━━ Supplied material ━━
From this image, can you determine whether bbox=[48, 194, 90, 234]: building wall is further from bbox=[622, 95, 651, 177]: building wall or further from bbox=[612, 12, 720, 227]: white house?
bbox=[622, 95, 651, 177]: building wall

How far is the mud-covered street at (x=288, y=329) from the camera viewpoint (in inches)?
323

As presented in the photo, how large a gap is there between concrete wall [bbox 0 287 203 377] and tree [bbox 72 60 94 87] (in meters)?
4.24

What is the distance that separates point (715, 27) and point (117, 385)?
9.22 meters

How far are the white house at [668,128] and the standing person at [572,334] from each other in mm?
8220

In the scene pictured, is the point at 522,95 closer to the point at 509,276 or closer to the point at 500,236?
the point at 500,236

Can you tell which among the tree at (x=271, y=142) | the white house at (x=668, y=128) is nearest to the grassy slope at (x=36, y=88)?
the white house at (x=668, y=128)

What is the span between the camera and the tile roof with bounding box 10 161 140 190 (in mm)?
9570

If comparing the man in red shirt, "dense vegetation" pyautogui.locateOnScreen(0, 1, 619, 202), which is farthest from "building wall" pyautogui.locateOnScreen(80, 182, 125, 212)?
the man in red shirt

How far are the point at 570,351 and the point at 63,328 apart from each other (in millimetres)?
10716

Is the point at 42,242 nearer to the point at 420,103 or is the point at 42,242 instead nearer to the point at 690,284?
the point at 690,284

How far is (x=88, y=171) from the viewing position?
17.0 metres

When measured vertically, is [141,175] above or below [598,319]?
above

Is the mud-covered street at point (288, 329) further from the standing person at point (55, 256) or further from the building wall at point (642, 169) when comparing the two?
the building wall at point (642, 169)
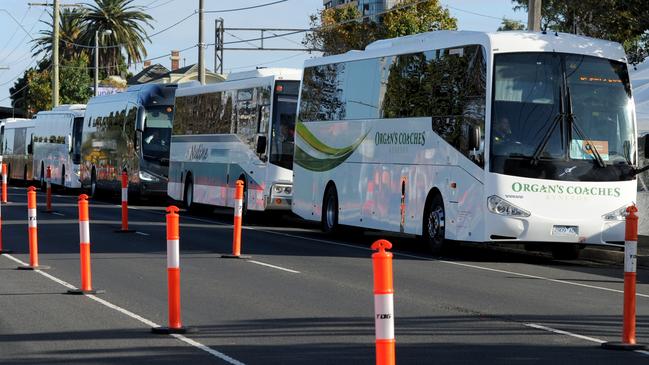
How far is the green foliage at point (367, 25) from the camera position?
A: 60.4 metres

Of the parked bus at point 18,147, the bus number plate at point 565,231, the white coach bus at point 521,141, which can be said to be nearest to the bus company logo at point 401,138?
the white coach bus at point 521,141

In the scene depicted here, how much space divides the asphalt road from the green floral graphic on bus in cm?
228

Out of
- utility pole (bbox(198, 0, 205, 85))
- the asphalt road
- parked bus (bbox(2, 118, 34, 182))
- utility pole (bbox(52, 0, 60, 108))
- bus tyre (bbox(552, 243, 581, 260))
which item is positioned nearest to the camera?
the asphalt road

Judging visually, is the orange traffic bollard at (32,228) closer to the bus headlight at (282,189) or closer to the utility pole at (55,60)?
the bus headlight at (282,189)

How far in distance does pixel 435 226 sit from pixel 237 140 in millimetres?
11421

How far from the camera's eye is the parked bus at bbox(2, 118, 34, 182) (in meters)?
62.2

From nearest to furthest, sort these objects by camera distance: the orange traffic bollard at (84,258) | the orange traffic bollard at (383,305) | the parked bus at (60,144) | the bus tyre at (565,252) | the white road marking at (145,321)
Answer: the orange traffic bollard at (383,305)
the white road marking at (145,321)
the orange traffic bollard at (84,258)
the bus tyre at (565,252)
the parked bus at (60,144)

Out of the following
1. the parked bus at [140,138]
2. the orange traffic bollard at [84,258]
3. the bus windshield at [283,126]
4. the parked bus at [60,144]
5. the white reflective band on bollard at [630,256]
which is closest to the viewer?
the white reflective band on bollard at [630,256]

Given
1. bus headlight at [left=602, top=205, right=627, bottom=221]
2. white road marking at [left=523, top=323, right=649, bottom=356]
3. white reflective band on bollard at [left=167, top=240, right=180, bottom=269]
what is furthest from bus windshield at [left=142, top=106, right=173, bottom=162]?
white road marking at [left=523, top=323, right=649, bottom=356]

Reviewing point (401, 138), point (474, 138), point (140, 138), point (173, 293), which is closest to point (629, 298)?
point (173, 293)

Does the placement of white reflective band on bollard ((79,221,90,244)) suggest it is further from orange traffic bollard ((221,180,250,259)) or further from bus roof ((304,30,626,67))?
bus roof ((304,30,626,67))

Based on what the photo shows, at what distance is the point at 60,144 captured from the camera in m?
54.4

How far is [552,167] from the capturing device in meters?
20.2

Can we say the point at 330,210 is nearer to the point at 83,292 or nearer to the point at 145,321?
the point at 83,292
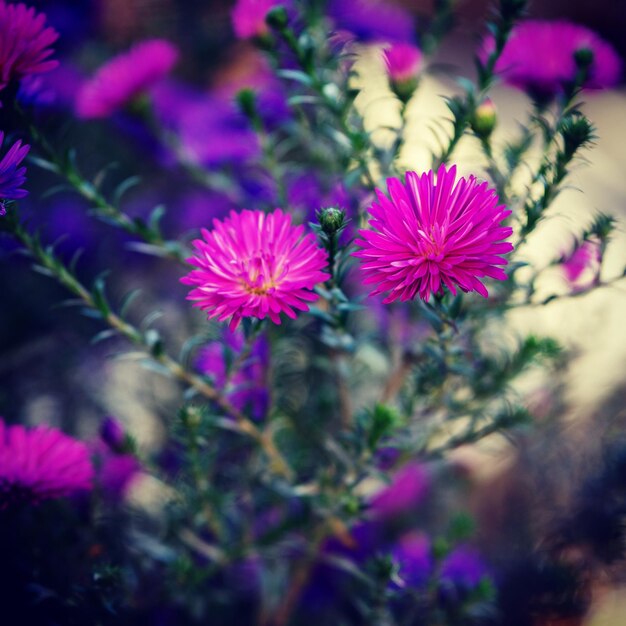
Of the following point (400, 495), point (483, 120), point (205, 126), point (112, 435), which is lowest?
point (400, 495)

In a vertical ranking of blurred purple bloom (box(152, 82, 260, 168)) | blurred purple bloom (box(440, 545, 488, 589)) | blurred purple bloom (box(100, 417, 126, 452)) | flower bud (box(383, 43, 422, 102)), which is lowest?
blurred purple bloom (box(440, 545, 488, 589))

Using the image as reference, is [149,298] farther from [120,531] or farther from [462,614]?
[462,614]

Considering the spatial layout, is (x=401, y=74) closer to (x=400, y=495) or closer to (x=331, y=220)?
(x=331, y=220)

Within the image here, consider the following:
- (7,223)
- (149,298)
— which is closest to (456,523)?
(7,223)

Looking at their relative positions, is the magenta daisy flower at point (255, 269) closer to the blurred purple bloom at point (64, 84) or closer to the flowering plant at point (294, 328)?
the flowering plant at point (294, 328)

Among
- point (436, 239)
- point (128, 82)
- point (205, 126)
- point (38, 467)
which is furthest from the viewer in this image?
point (205, 126)

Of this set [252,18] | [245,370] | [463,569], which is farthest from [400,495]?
[252,18]

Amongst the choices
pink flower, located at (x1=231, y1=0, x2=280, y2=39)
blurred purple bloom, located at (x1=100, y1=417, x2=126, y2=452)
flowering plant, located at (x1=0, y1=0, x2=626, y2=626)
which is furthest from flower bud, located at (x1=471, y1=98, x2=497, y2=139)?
blurred purple bloom, located at (x1=100, y1=417, x2=126, y2=452)

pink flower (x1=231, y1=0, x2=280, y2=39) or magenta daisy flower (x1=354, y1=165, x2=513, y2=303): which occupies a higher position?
pink flower (x1=231, y1=0, x2=280, y2=39)

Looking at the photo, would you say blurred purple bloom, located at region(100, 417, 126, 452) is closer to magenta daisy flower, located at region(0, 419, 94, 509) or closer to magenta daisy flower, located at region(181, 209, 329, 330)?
magenta daisy flower, located at region(0, 419, 94, 509)
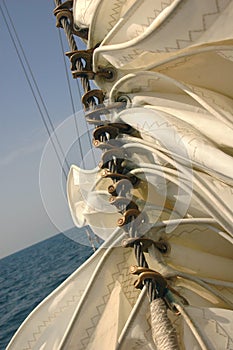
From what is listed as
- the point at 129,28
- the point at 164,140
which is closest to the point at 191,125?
the point at 164,140

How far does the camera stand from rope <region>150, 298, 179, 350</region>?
55.3 inches

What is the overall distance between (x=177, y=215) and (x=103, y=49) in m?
0.70

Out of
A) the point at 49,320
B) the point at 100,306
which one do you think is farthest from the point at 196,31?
the point at 49,320

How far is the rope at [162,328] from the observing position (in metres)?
1.40

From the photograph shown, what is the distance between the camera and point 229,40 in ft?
4.67

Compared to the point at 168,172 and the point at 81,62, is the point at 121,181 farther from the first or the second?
the point at 81,62

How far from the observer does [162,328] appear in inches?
56.4

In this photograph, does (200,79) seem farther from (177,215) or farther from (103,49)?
(177,215)

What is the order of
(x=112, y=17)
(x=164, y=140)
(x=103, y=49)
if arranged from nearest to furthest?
(x=164, y=140) → (x=103, y=49) → (x=112, y=17)

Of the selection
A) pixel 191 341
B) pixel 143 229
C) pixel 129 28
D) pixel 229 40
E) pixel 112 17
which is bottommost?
pixel 191 341

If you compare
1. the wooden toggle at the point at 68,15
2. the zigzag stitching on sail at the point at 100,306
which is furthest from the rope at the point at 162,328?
the wooden toggle at the point at 68,15

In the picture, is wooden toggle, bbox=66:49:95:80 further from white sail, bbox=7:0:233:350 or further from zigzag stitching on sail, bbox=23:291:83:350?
zigzag stitching on sail, bbox=23:291:83:350

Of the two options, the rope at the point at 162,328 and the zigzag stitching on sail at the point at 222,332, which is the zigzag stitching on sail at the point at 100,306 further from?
the zigzag stitching on sail at the point at 222,332

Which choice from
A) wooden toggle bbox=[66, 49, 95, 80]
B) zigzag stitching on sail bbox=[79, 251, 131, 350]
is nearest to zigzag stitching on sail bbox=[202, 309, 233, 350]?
zigzag stitching on sail bbox=[79, 251, 131, 350]
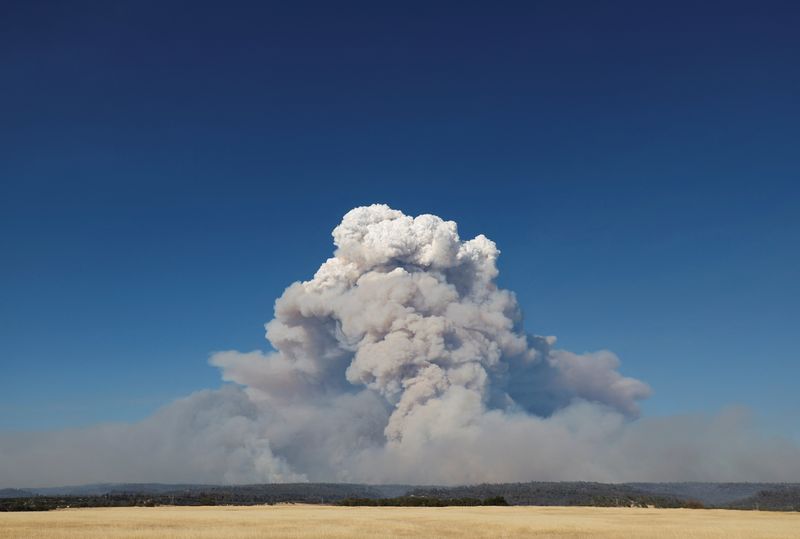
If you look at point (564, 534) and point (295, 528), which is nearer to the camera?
point (564, 534)

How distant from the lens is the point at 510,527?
54.2 metres

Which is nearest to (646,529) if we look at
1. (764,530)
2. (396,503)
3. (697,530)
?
(697,530)

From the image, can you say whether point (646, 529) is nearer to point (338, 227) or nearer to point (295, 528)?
point (295, 528)

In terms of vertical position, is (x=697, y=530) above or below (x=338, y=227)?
below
━━━
* Exercise brief *
Could you put the lines of the entries, from the line with "How far are the point" through the line with "A: 60.4 metres", into a JSON list of strings, one string per line, with blank lines left out? Leave the pictures out of the list.

* The completed task *
[
  "How far are the point at 570,351 and the point at 63,328 apart from each other (in millimetres)?",
  "10716",
  "Is the point at 42,242 nearer to the point at 420,103 or is the point at 42,242 instead nearer to the point at 690,284?",
  "the point at 690,284",
  "How far is (x=88, y=171) from the viewing position?",
  "17.0 metres",
  "When measured vertically, is [141,175] above or below [598,319]?",
  "above",
  "Is the mud-covered street at point (288, 329) further from the standing person at point (55, 256) or further from the building wall at point (642, 169) when comparing the two?",
  "the building wall at point (642, 169)",
  "How far is the green foliage at point (367, 25) from the camera position?",
  "A: 60.4 metres"
]